§ Records supplied:
=== Begin Enclosure ===
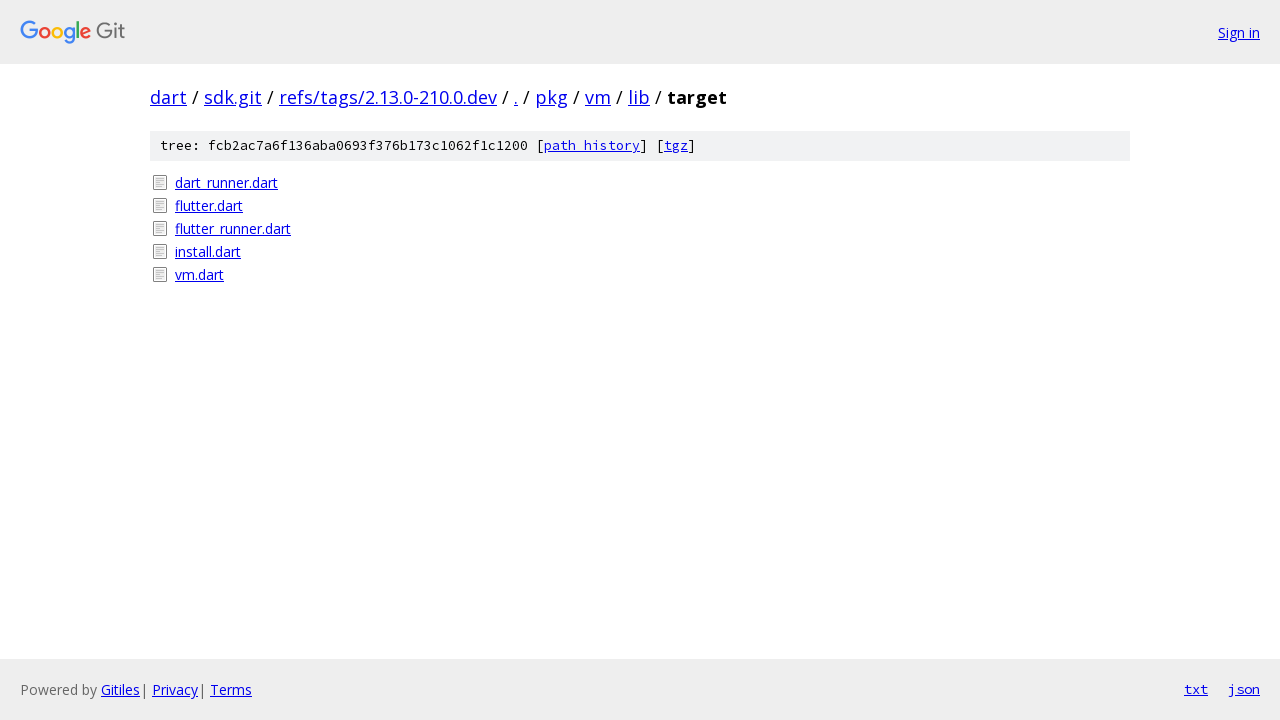

--- FILE ---
content_type: text/html; charset=utf-8
request_url: https://dart.googlesource.com/sdk.git/+/refs/tags/2.13.0-210.0.dev/pkg/vm/lib/target
body_size: 748
content:
<!DOCTYPE html><html lang="en"><head><meta charset="utf-8"><meta name="viewport" content="width=device-width, initial-scale=1"><title>pkg/vm/lib/target - sdk.git - Git at Google</title><link rel="stylesheet" type="text/css" href="/+static/base.css"><!-- default customHeadTagPart --></head><body class="Site"><header class="Site-header"><div class="Header"><a class="Header-image" href="/"><img src="//www.gstatic.com/images/branding/lockups/2x/lockup_git_color_108x24dp.png" width="108" height="24" alt="Google Git"></a><div class="Header-menu"> <a class="Header-menuItem" href="https://accounts.google.com/AccountChooser?faa=1&amp;continue=https://dart.googlesource.com/login/sdk.git/%2B/refs/tags/2.13.0-210.0.dev/pkg/vm/lib/target">Sign in</a> </div></div></header><div class="Site-content"><div class="Container "><div class="Breadcrumbs"><a class="Breadcrumbs-crumb" href="/?format=HTML">dart</a> / <a class="Breadcrumbs-crumb" href="/sdk.git/">sdk.git</a> / <a class="Breadcrumbs-crumb" href="/sdk.git/+/refs/tags/2.13.0-210.0.dev">refs/tags/2.13.0-210.0.dev</a> / <a class="Breadcrumbs-crumb" href="/sdk.git/+/refs/tags/2.13.0-210.0.dev/">.</a> / <a class="Breadcrumbs-crumb" href="/sdk.git/+/refs/tags/2.13.0-210.0.dev/pkg">pkg</a> / <a class="Breadcrumbs-crumb" href="/sdk.git/+/refs/tags/2.13.0-210.0.dev/pkg/vm">vm</a> / <a class="Breadcrumbs-crumb" href="/sdk.git/+/refs/tags/2.13.0-210.0.dev/pkg/vm/lib">lib</a> / <span class="Breadcrumbs-crumb">target</span></div><div class="TreeDetail"><div class="u-sha1 u-monospace TreeDetail-sha1">tree: fcb2ac7a6f136aba0693f376b173c1062f1c1200 [<a href="/sdk.git/+log/refs/tags/2.13.0-210.0.dev/pkg/vm/lib/target">path history</a>] <span>[<a href="/sdk.git/+archive/refs/tags/2.13.0-210.0.dev/pkg/vm/lib/target.tar.gz">tgz</a>]</span></div><ol class="FileList"><li class="FileList-item FileList-item--regularFile" title="Regular file - dart_runner.dart"><a class="FileList-itemLink" href="/sdk.git/+/refs/tags/2.13.0-210.0.dev/pkg/vm/lib/target/dart_runner.dart">dart_runner.dart</a></li><li class="FileList-item FileList-item--regularFile" title="Regular file - flutter.dart"><a class="FileList-itemLink" href="/sdk.git/+/refs/tags/2.13.0-210.0.dev/pkg/vm/lib/target/flutter.dart">flutter.dart</a></li><li class="FileList-item FileList-item--regularFile" title="Regular file - flutter_runner.dart"><a class="FileList-itemLink" href="/sdk.git/+/refs/tags/2.13.0-210.0.dev/pkg/vm/lib/target/flutter_runner.dart">flutter_runner.dart</a></li><li class="FileList-item FileList-item--regularFile" title="Regular file - install.dart"><a class="FileList-itemLink" href="/sdk.git/+/refs/tags/2.13.0-210.0.dev/pkg/vm/lib/target/install.dart">install.dart</a></li><li class="FileList-item FileList-item--regularFile" title="Regular file - vm.dart"><a class="FileList-itemLink" href="/sdk.git/+/refs/tags/2.13.0-210.0.dev/pkg/vm/lib/target/vm.dart">vm.dart</a></li></ol></div></div> <!-- Container --></div> <!-- Site-content --><footer class="Site-footer"><div class="Footer"><span class="Footer-poweredBy">Powered by <a href="https://gerrit.googlesource.com/gitiles/">Gitiles</a>| <a href="https://policies.google.com/privacy">Privacy</a>| <a href="https://policies.google.com/terms">Terms</a></span><span class="Footer-formats"><a class="u-monospace Footer-formatsItem" href="?format=TEXT">txt</a> <a class="u-monospace Footer-formatsItem" href="?format=JSON">json</a></span></div></footer></body></html>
=== End Enclosure ===
Quote every record above exactly, leaving out the pictures.

--- FILE ---
content_type: text/html; charset=utf-8
request_url: https://dart.googlesource.com/sdk.git/+/refs/tags/2.13.0-210.0.dev/pkg/vm/lib/target
body_size: 748
content:
<!DOCTYPE html><html lang="en"><head><meta charset="utf-8"><meta name="viewport" content="width=device-width, initial-scale=1"><title>pkg/vm/lib/target - sdk.git - Git at Google</title><link rel="stylesheet" type="text/css" href="/+static/base.css"><!-- default customHeadTagPart --></head><body class="Site"><header class="Site-header"><div class="Header"><a class="Header-image" href="/"><img src="//www.gstatic.com/images/branding/lockups/2x/lockup_git_color_108x24dp.png" width="108" height="24" alt="Google Git"></a><div class="Header-menu"> <a class="Header-menuItem" href="https://accounts.google.com/AccountChooser?faa=1&amp;continue=https://dart.googlesource.com/login/sdk.git/%2B/refs/tags/2.13.0-210.0.dev/pkg/vm/lib/target">Sign in</a> </div></div></header><div class="Site-content"><div class="Container "><div class="Breadcrumbs"><a class="Breadcrumbs-crumb" href="/?format=HTML">dart</a> / <a class="Breadcrumbs-crumb" href="/sdk.git/">sdk.git</a> / <a class="Breadcrumbs-crumb" href="/sdk.git/+/refs/tags/2.13.0-210.0.dev">refs/tags/2.13.0-210.0.dev</a> / <a class="Breadcrumbs-crumb" href="/sdk.git/+/refs/tags/2.13.0-210.0.dev/">.</a> / <a class="Breadcrumbs-crumb" href="/sdk.git/+/refs/tags/2.13.0-210.0.dev/pkg">pkg</a> / <a class="Breadcrumbs-crumb" href="/sdk.git/+/refs/tags/2.13.0-210.0.dev/pkg/vm">vm</a> / <a class="Breadcrumbs-crumb" href="/sdk.git/+/refs/tags/2.13.0-210.0.dev/pkg/vm/lib">lib</a> / <span class="Breadcrumbs-crumb">target</span></div><div class="TreeDetail"><div class="u-sha1 u-monospace TreeDetail-sha1">tree: fcb2ac7a6f136aba0693f376b173c1062f1c1200 [<a href="/sdk.git/+log/refs/tags/2.13.0-210.0.dev/pkg/vm/lib/target">path history</a>] <span>[<a href="/sdk.git/+archive/refs/tags/2.13.0-210.0.dev/pkg/vm/lib/target.tar.gz">tgz</a>]</span></div><ol class="FileList"><li class="FileList-item FileList-item--regularFile" title="Regular file - dart_runner.dart"><a class="FileList-itemLink" href="/sdk.git/+/refs/tags/2.13.0-210.0.dev/pkg/vm/lib/target/dart_runner.dart">dart_runner.dart</a></li><li class="FileList-item FileList-item--regularFile" title="Regular file - flutter.dart"><a class="FileList-itemLink" href="/sdk.git/+/refs/tags/2.13.0-210.0.dev/pkg/vm/lib/target/flutter.dart">flutter.dart</a></li><li class="FileList-item FileList-item--regularFile" title="Regular file - flutter_runner.dart"><a class="FileList-itemLink" href="/sdk.git/+/refs/tags/2.13.0-210.0.dev/pkg/vm/lib/target/flutter_runner.dart">flutter_runner.dart</a></li><li class="FileList-item FileList-item--regularFile" title="Regular file - install.dart"><a class="FileList-itemLink" href="/sdk.git/+/refs/tags/2.13.0-210.0.dev/pkg/vm/lib/target/install.dart">install.dart</a></li><li class="FileList-item FileList-item--regularFile" title="Regular file - vm.dart"><a class="FileList-itemLink" href="/sdk.git/+/refs/tags/2.13.0-210.0.dev/pkg/vm/lib/target/vm.dart">vm.dart</a></li></ol></div></div> <!-- Container --></div> <!-- Site-content --><footer class="Site-footer"><div class="Footer"><span class="Footer-poweredBy">Powered by <a href="https://gerrit.googlesource.com/gitiles/">Gitiles</a>| <a href="https://policies.google.com/privacy">Privacy</a>| <a href="https://policies.google.com/terms">Terms</a></span><span class="Footer-formats"><a class="u-monospace Footer-formatsItem" href="?format=TEXT">txt</a> <a class="u-monospace Footer-formatsItem" href="?format=JSON">json</a></span></div></footer></body></html>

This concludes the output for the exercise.